The BKR data, which showed 40 oil rigs exiting the patch in only one week, painted a grim picture of the circumstances facing U.S. upstream players. Still, the pace of retrenchment is not without precedent, an NGI analysis of BKR data shows.
“Since the turn of the century, we’ve seen this happen a number times, especially after the banking crisis in 2008 and 2009, and the drop in crude prices in 2015,” said NGI’s Patrick Rau, director of strategy and research. “Keep in mind that gas rigs today do more than they did back then, so the percentage decrease is probably the more relevant figure. But even on that metric, there were still bigger declines.”
The week ending Friday saw a 5.7% decline in the domestic rig count, BKR data showed. Looking back at the worst weeks for U.S. drillers over the past two decades, the largest weekly decline in absolute terms was a drop of 98 rigs, recorded on two separate occasions, in early 2009 and in early 2015. In percentage terms, the largest drop occurred in early 2016, when 48 rigs -- or 7.8% of the total -- were sent packing in the United States.
Meanwhile, the Energy Information Administration (EIA) on Thursday reported a 29 Bcf weekly withdrawal from U.S. natural gas stocks, lighter than the 39 Bcf withdrawal recorded in the year-ago period and the five-year average pull of 40 Bcf.
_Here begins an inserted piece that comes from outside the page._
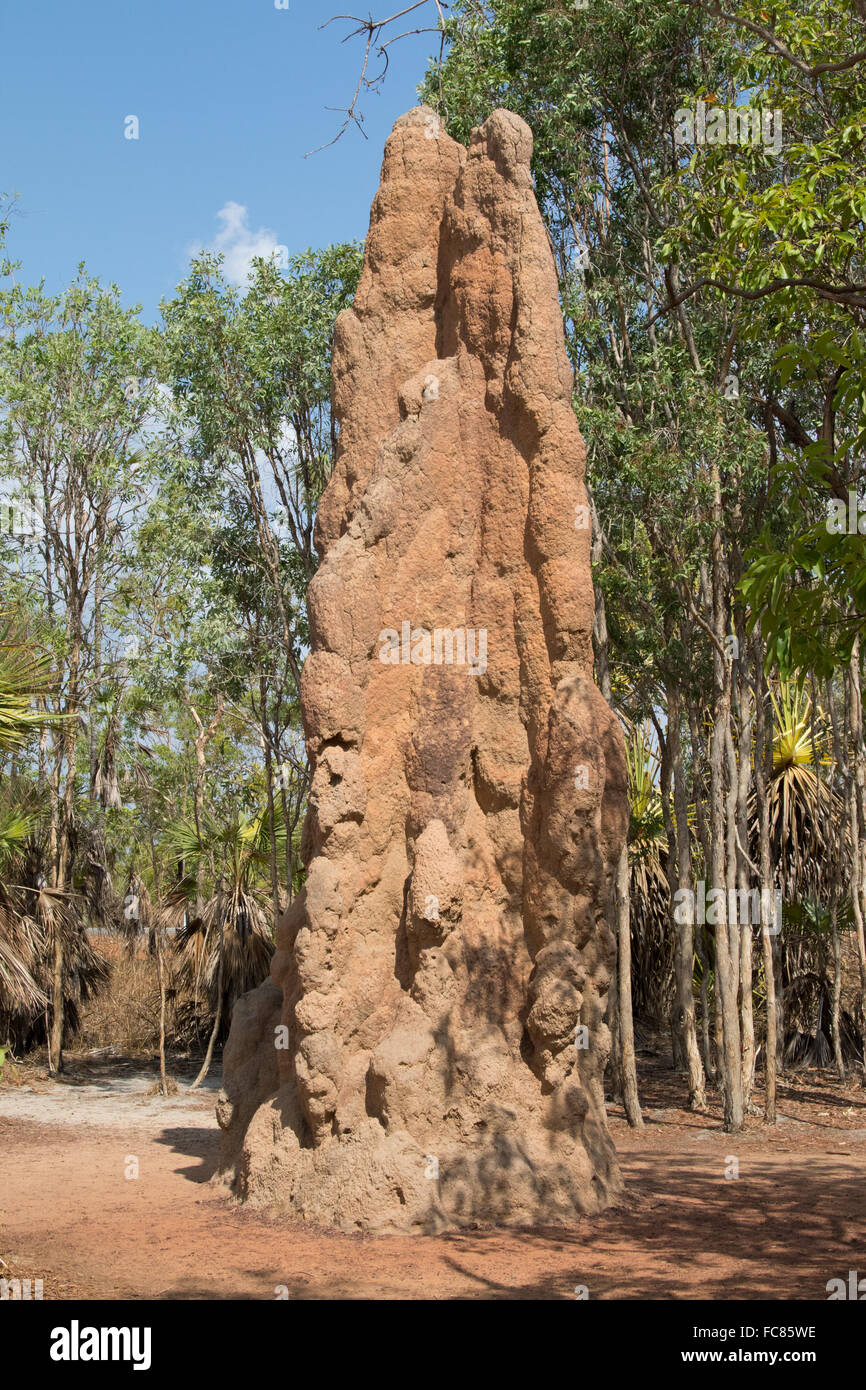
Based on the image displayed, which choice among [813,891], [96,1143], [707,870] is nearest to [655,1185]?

Total Lower 48 working gas in underground storage stood at 2,005 Bcf as of March 20, 888 Bcf (79.5%) above year-ago stocks and 292 Bcf (17.0%) higher than the five-year average.
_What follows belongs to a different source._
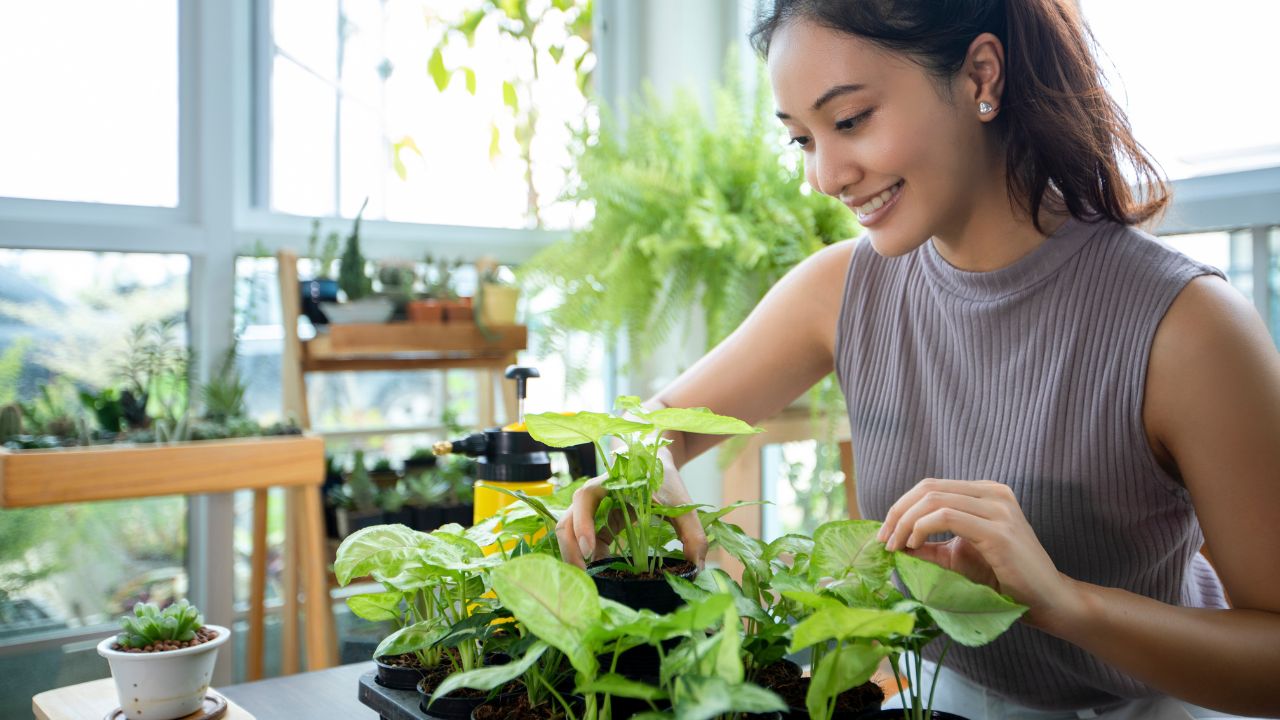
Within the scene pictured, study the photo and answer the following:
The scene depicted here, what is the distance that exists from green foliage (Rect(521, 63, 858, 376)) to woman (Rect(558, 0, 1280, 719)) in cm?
59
Analysts at Tudor, Pickering, Holt & Co. (TPH) described the week’s EIA storage number as a “non-event.” Not only was the figure close to consensus, but the market’s focus has shifted to demand destruction amid the Covid-19 pandemic and weakness in liquefied natural gas (LNG) pricing, they said.
“Four days into shutdowns, the impact on gas demand is far from clear,” the TPH analysts said. “On a week/week basis, demand is down 1.9 Bcf/d, but residential/commercial makes up half the delta and is the most prone to seasonal fluctuations; industrial demand is down 0.3 Bcf/d week/week and 0.8 Bcf/d year/year.”
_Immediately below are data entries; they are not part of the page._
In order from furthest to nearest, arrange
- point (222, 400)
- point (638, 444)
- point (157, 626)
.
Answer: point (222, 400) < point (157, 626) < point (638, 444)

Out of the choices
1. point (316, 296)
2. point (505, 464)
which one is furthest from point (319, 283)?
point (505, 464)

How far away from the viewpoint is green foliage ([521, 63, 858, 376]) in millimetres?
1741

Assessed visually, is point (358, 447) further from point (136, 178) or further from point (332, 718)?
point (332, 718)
As for LNG, TPH estimates Friday showed utilization for U.S. exports at 106%, with Sabine Pass “running above 4 Bcf/d after averaging closer to 3 Bcf/d” in the week prior “due to weather issues. As we move through 2Q, we expect utilization to come down, based on our spot spread estimates that show shipments to Europe out of the money from April through September.”
Shoulder Season Slump
Shoulder season conditions and the strain of social distancing measures on economic activity offered little upside for prices in Friday’s trading. Deals for weekend and Monday delivery saw discounts from coast to coast.
If recent trends persist, Northeast hubs could struggle to hang onto a $1-handle. In Friday’s trading, Transco Zone 6 NY tumbled 15.5 cents to average $1.125. Farther upstream in Appalachia, Dominion South slid 15.0 cents to $1.095.
Near-term weather forecasts had shifted warmer Friday, while expectations had trended cooler for the upcoming work week, Genscape’s Margolin said.
Genscape meteorologists were forecasting the next four days would see eight heating degree days warmer compared to expectations earlier in the week, the analyst said. By contrast, the firm revised its forecast colder for the period from Tuesday through April 6, adding 32 Bcf, or 5 Bcf/d, of expected demand.
“Demand over the next 10 days is currently projected to average right at 81 Bcf/d,” Margolin said Friday. “This estimate is inclusive of adjustments we have already made for Covid-19 destructive impacts, which we roughly estimate to be about a 4% reduction from ‘normal’ levels.”
West Texas was the one region where spot prices consistently gained Friday, although hubs there entered the day at steep discounts. El Paso Permian picked up 3.5 cents to average 27.0 cents.